While on a business trip to a jungle village in Honduras in 1999, archeologist Chris Begley decided to spend a day on a canoe trip along the coast. He’d never met the Honduran forest service worker who sat next to him, but by the end of the 12-hour trip he knew he wanted to make her his wife.
The two married just three-and-a-half months later.
Now Soreyda Benedit-Begley is an acclaimed fashion designer in Lexington. She and her husband appeared on this weekend’s edition of Connections to discuss their lives and a new collaborative project.
Soreyda’s rise to high fashion began at a small sewing academy in her native Honduras. As a 13-year old, she improved her sewing skills and learned some basic elements of design. Then, in high school during summer vacations, Soreyda sewed in a sweatshop, working as much as 16 hours a day and earning only about $30 a week. She tried doing it full time for one year, but left when the job and the hours proved too demanding.
That’s when she started working for her nation’s forest service and met Chris, an eastern Kentucky native who had been doing research in the jungles of Honduras since 1991. He is now a professor of anthropology at Transylvania University, and a renowned archeologist whose work has been featured on the Discovery and Travel Channels as well as the BBC.
Striving to Build a Local Fashion Industry
Soreyada uses unconventional materials to create unique designs that have been featured in fashion shows in New York, Atlanta, and Chicago, as well as on the TV series “Project Runway.” (One dress was even constructed from a blue plastic tarp that Chris once used to shield an archeological dig from the rain.) She was also instrumental in creating the Lexington Fashion Collaborative and the Future of Fashion program to help nurture the burgeoning design community in central Kentucky.
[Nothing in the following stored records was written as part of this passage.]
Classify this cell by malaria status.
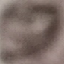

It is uninfected.

{
  "image_type": "automatically extracted cell patch, resized to 64 × 64 pixels",
  "stain": "Giemsa",
  "capture": "smartphone through the microscope eyepiece",
  "preparation": "thin smear"
}State which parasite is depicted.
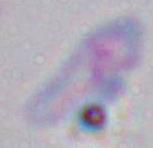
Toxoplasma gondii.

Captured at 1000x magnification. Photomicrograph.Name the cell type shown.
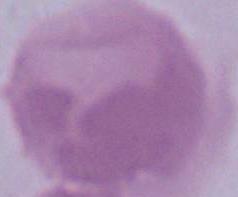
This is an erythrocyte.

Summary:
  - Modality: photomicrograph
  - Magnification: 1000x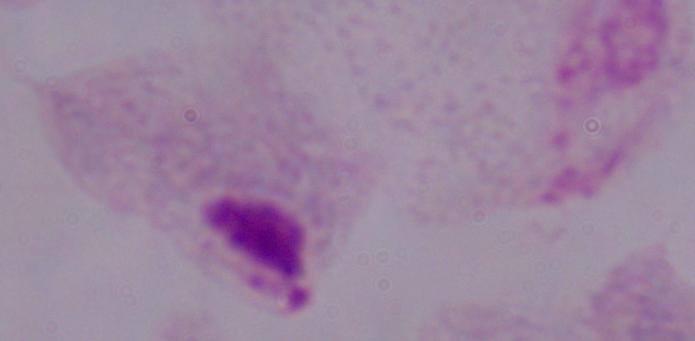

Summary:
  - Modality: photomicrograph
  - Magnification: 1000x
  - Identification: trichomonad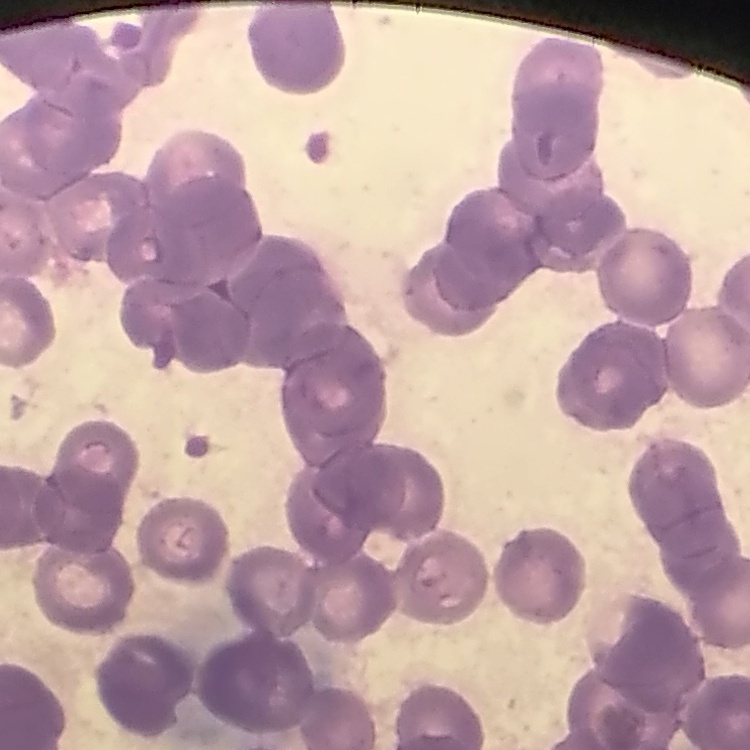

red blood cell morphology = rouleaux formation
preparation = thin blood smear
image type = one tile cut from a larger photomicrograph
stain = Field's or GiemsaEvaluate for Plasmodium parasites.
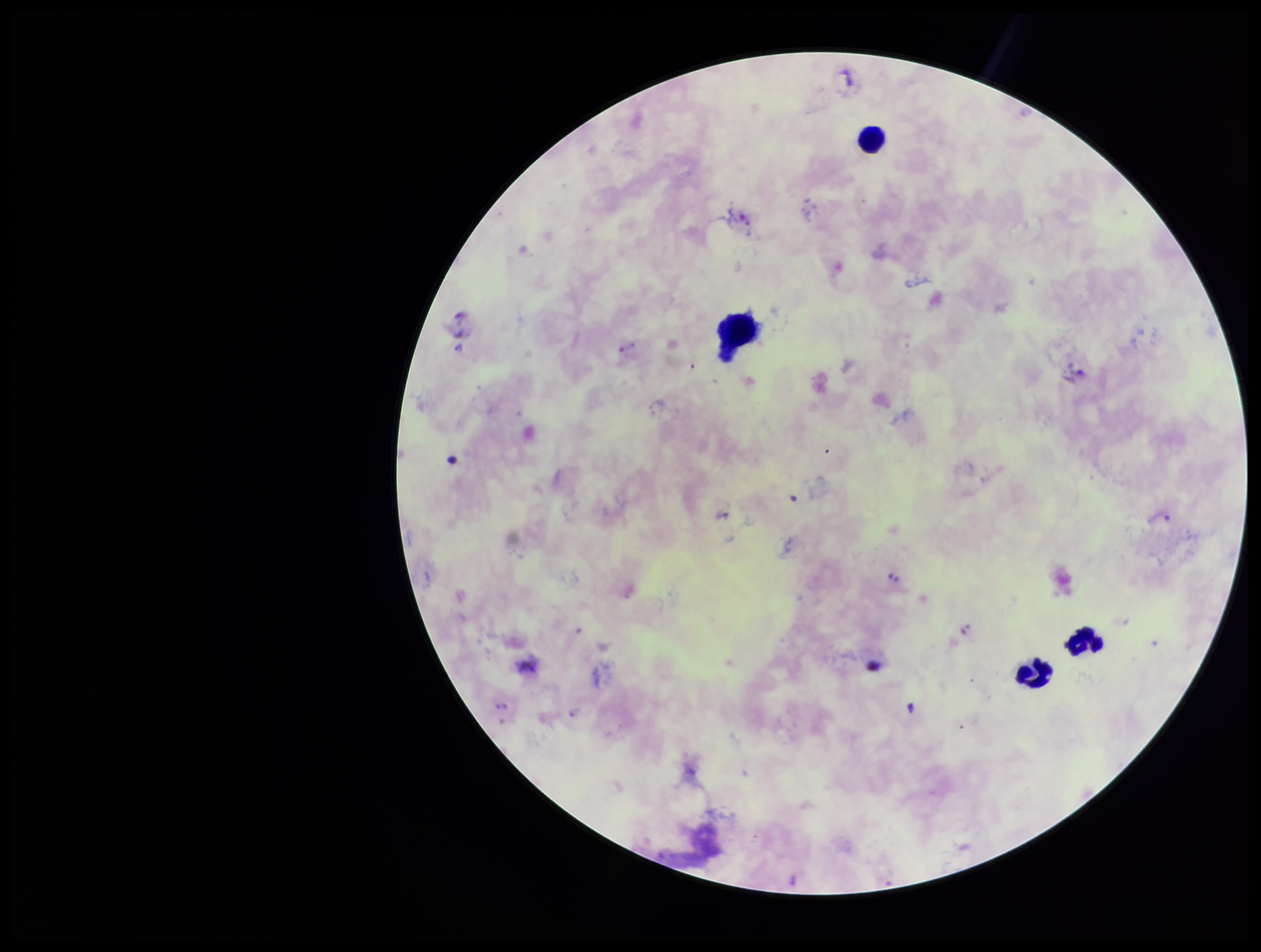

Identified.

parasite count = 7
stain = Giemsa
image size = 1261×952 pixels
patient malaria status = positive
leukocyte count = 4
field of view = single
species reported for this patient = Plasmodium vivax
capture = smartphone photograph through the microscope eyepiece
preparation = thick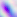 400x magnification. Micrograph. Toxoplasma gondii is seen.Assess the morphology of the erythrocytes.
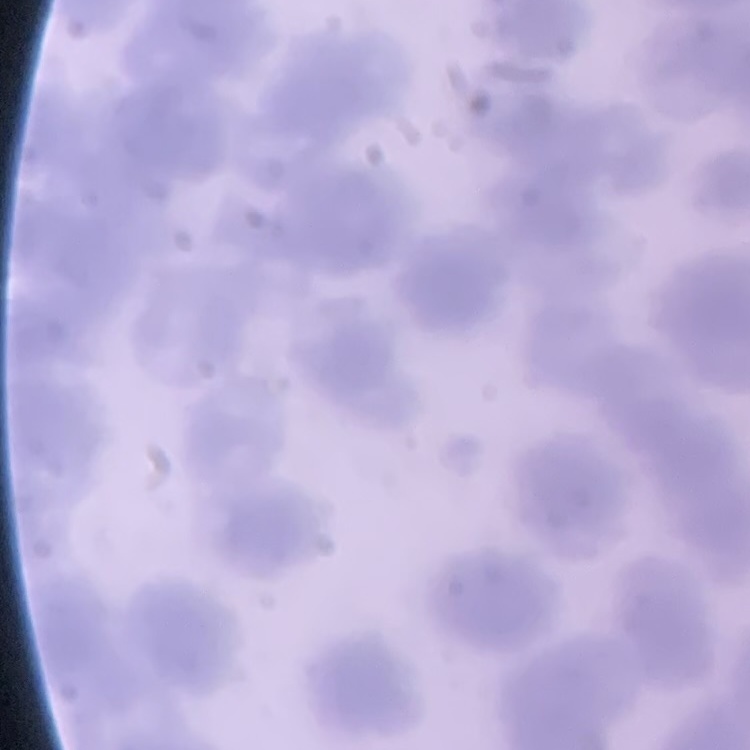

Rouleaux formation.

Thin blood smear. Square crop of a larger photomicrograph. Field's or Giemsa stain.Report the malaria status of this cell.
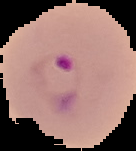

Parasitized.

From a thin blood smear. The area outside the segmented cell region is set to black. Image is 136×151 pixels.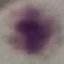 Malaria status: uninfected. Giemsa-stained preparation. Automatically extracted cell patch, resized to 64 × 64 pixels. Acquired by smartphone through the microscope eyepiece. Thin blood film.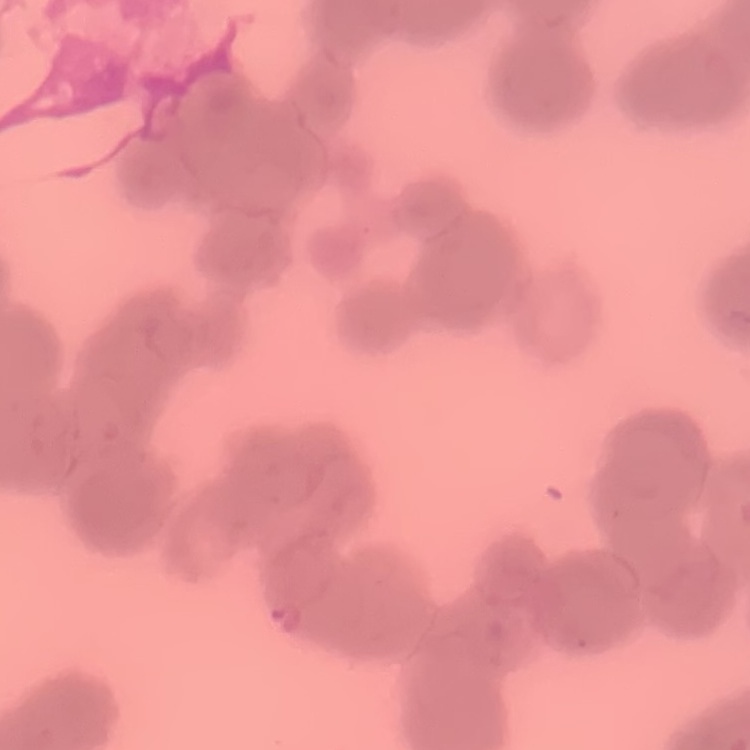

Summary:
  - Erythrocyte morphology: rouleaux formation
  - Preparation: thin peripheral smear
  - Stain: Field's or Giemsa
  - Image type: one tile cut from a larger photomicrograph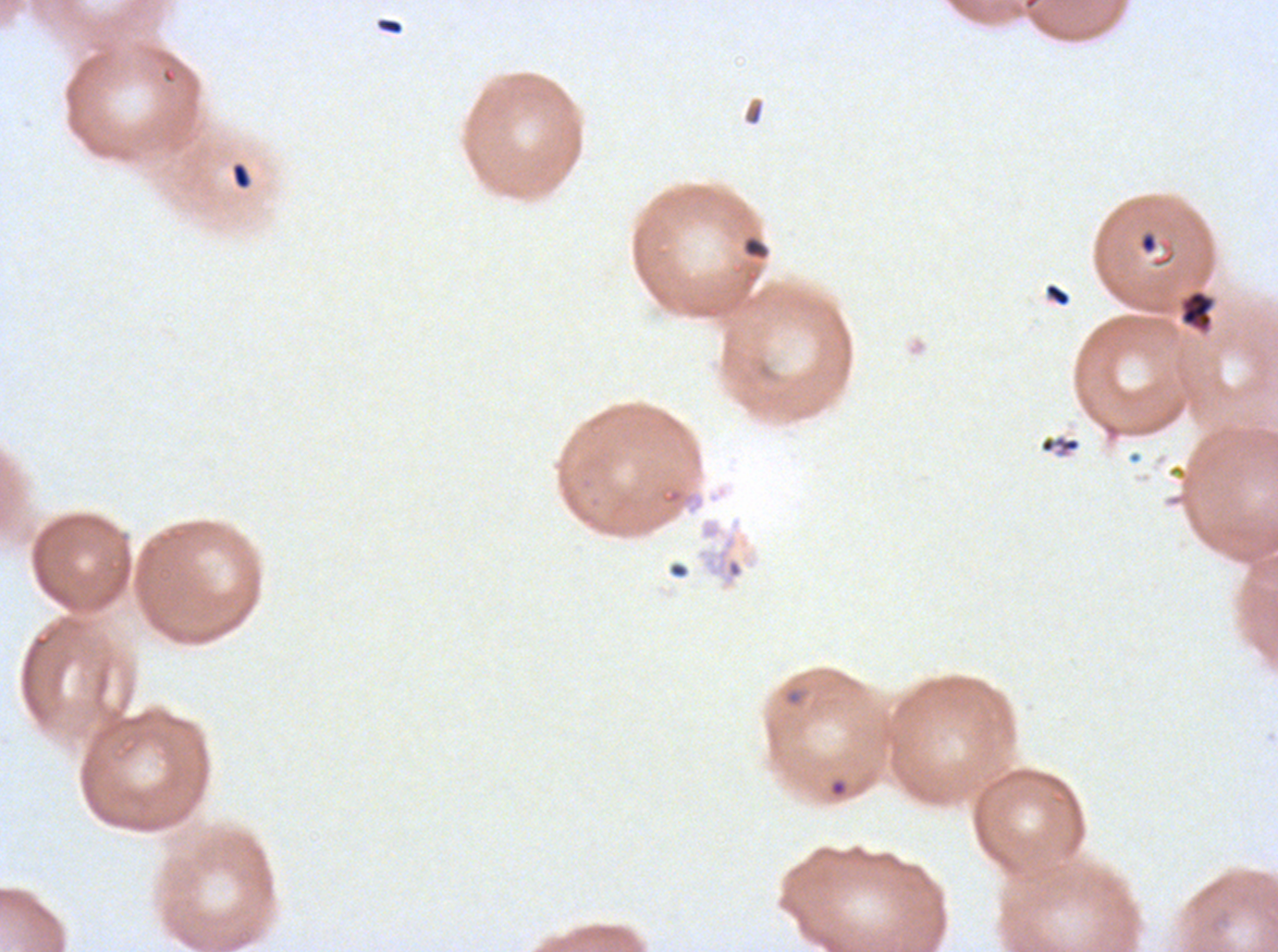

notation = approximate bounding boxes as {x1, y1, x2, y2} in pixels
debris locations = {379, 18, 403, 35}, {230, 162, 252, 190}, {1139, 232, 1158, 254}, {743, 236, 768, 260}, {1044, 283, 1071, 307}, {1180, 290, 1214, 332}, {1038, 433, 1081, 457}
ring locations = {784, 689, 804, 706}, {829, 778, 848, 798}
specimen = ex-vivo P. falciparum culture from a patient in The Gambia, grown for 24 to 48 hours
field of view = one sub-image of a larger composite
preparation = thin blood smear
image size = 1278×952 pixels
stain = Giemsa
“The old concept of the starving artist is still alive and well,” Soreyda says. “So we’re trying to bring back this cottage industry.”
She explains that the challenges for those starting out in fashion design are daunting. There’s the expense of sewing equipment and studio space, building a base of clients, finding stores that will carry your designs, and competing with mass-produced clothing that is much less expensive for consumers to buy.
A New History of Central Kentucky Fashions
Their work usually takes Soreyda and Chris Begley in very different directions – her to boutiques and fashion shows, and him to Central American jungles or underwater archeological sites in the Mediterranean. Yet, the two are collaborating on a project that unites their individual talents: a forthcoming book detailing the fashion history of Lexington from the earliest pioneer settlements to today.
“There was a lot clothing manufacturing in and around Lexington,” explains Chris, who will handle the historical aspects of the book. “So part of what we’ll be focusing is not only the fashion scene now, but also how [clothes] were produced in the past, how and why that changed, and where it might be going.”
Soreyda says the book, which is scheduled for release next spring, will explore how clothing styles evolved through the years, and how those changes were reflected in social, cultural, and economic aspects of Lexington life. They’ll also highlight some of the department stores that sold clothing for generations but have since gone out of business, including Dawahare’s and Wolf Wile.